-- BEGIN --

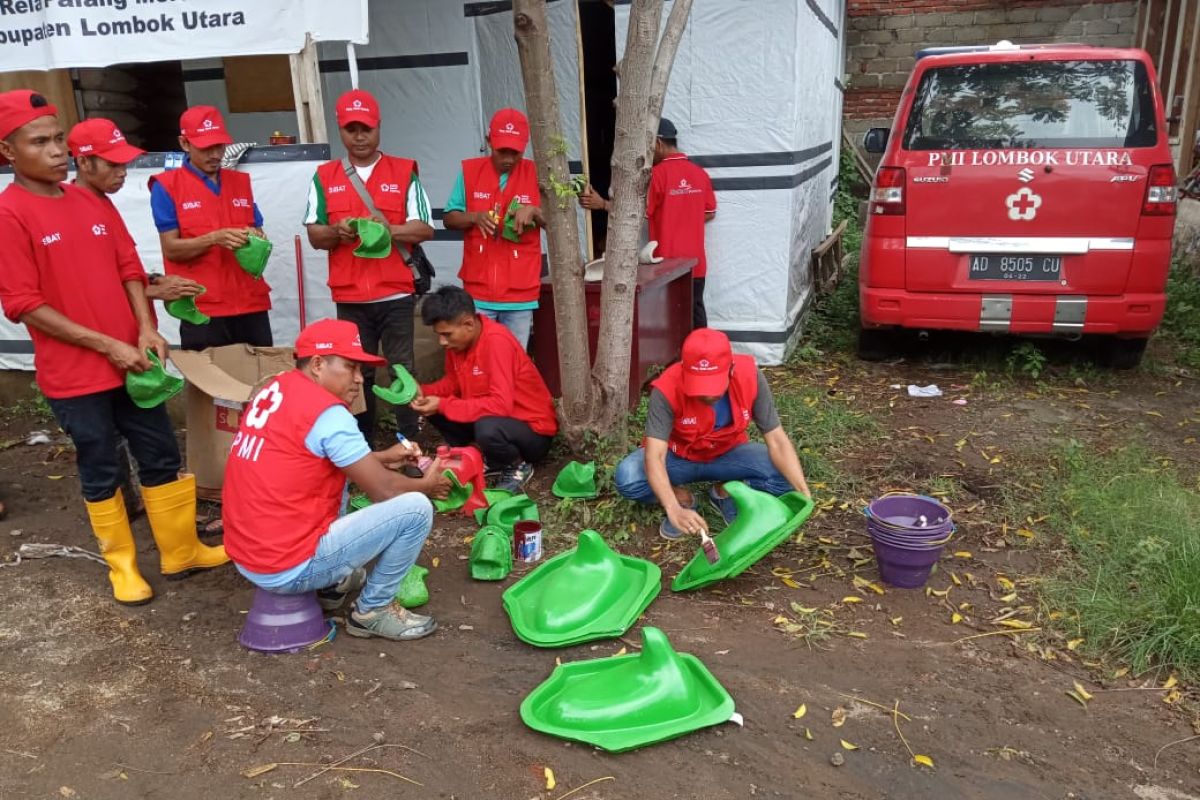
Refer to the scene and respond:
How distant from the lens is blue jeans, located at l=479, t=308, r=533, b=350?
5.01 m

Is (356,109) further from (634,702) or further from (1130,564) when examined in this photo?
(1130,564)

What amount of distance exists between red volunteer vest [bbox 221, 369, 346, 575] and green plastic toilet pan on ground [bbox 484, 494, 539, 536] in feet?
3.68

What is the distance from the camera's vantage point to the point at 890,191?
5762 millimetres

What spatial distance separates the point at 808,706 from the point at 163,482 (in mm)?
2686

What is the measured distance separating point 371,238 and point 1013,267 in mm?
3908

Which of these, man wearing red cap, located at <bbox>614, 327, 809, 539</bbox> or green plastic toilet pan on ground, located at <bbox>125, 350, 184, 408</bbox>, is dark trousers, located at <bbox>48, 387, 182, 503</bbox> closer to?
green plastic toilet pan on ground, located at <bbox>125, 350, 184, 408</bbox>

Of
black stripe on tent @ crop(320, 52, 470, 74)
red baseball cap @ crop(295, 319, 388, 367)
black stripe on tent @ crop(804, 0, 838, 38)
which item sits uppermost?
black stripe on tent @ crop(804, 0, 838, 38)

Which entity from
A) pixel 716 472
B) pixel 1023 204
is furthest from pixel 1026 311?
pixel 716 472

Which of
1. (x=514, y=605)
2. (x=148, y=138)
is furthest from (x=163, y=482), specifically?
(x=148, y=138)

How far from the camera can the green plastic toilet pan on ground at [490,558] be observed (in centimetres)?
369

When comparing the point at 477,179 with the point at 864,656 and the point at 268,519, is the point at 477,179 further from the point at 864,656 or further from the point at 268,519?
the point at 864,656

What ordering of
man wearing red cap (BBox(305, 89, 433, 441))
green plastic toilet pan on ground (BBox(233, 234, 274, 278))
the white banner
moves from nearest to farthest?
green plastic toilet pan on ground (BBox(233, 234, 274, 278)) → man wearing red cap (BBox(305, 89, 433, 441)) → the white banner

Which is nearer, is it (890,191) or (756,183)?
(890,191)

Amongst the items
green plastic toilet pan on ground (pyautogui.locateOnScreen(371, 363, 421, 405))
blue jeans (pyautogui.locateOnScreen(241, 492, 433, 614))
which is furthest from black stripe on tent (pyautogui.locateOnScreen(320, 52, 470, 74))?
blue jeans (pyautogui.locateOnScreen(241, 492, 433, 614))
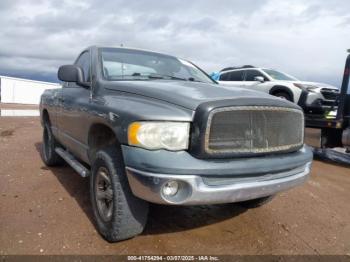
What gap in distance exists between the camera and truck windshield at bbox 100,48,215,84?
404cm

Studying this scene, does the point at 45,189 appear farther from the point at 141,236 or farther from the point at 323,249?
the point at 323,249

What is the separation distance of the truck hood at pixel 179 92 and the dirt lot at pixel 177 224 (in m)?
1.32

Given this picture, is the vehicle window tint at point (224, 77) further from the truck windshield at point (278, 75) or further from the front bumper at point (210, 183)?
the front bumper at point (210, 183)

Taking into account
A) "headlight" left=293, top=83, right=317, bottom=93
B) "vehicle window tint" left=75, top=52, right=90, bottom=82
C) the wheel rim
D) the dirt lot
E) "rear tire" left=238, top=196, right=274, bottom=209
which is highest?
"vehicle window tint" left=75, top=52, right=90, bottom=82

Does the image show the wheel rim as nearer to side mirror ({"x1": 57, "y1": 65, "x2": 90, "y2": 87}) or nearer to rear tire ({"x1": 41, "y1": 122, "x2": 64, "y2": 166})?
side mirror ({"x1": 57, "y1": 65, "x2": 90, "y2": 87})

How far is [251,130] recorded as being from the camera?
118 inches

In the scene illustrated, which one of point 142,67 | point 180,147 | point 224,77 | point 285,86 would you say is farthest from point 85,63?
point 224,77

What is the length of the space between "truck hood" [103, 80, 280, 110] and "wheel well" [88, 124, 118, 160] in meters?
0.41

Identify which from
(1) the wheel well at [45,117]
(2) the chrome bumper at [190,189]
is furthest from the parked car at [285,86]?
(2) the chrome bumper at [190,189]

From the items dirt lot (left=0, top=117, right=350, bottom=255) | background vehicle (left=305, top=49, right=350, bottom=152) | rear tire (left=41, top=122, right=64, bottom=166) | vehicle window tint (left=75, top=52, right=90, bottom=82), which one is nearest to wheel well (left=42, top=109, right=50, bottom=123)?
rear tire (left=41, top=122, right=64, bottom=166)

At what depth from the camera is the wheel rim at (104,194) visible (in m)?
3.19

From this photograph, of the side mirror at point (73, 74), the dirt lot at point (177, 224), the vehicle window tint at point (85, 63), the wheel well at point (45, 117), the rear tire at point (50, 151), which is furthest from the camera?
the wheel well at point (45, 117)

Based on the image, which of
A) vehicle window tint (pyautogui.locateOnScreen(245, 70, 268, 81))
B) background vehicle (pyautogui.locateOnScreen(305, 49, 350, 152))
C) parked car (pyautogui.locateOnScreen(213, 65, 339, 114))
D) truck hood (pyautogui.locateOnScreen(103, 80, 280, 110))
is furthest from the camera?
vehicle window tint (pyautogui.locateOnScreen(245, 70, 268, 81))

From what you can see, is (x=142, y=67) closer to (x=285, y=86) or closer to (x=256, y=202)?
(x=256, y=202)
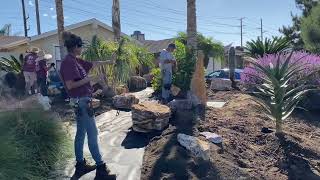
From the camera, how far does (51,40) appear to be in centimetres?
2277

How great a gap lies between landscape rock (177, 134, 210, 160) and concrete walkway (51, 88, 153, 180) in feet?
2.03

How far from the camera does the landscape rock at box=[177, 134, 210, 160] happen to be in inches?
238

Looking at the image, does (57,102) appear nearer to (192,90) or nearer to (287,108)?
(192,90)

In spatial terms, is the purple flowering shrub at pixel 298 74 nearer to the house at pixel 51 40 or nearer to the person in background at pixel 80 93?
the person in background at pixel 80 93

-- END --

Work required = Give the lines of the rows above as a Markdown table with the columns "No." and "Line". Begin at the line that contains "Based on the image, which of" and continue through the last line of the rows, leaving out blank lines and the pictures.

Exercise answer =
| No. | Line |
|---|---|
| 1 | Based on the image, which of |
| 2 | A) vehicle window tint (pyautogui.locateOnScreen(245, 70, 268, 81)) |
| 3 | B) background vehicle (pyautogui.locateOnScreen(305, 49, 350, 152)) |
| 4 | C) parked car (pyautogui.locateOnScreen(213, 65, 339, 114)) |
| 5 | D) truck hood (pyautogui.locateOnScreen(103, 80, 280, 110)) |
| 6 | is furthest from the camera? |
| 7 | vehicle window tint (pyautogui.locateOnScreen(245, 70, 268, 81)) |
| 8 | From what you can see, is (x=142, y=67) closer to (x=285, y=86) or closer to (x=256, y=202)? |
| 9 | (x=256, y=202) |
| 10 | From the camera, how far does (51,40) appear to be in centimetres? |
| 11 | 2277 |
| 12 | How great a gap lies between landscape rock (177, 134, 210, 160) and concrete walkway (51, 88, 153, 180) in feet? |
| 13 | 2.03 |
| 14 | How far from the camera does the landscape rock at box=[177, 134, 210, 160] happen to be in inches? |
| 15 | 238 |
| 16 | Looking at the image, does (57,102) appear nearer to (192,90) or nearer to (287,108)? |
| 17 | (192,90) |
| 18 | In spatial terms, is the purple flowering shrub at pixel 298 74 nearer to the house at pixel 51 40 or nearer to the person in background at pixel 80 93? |
| 19 | the person in background at pixel 80 93 |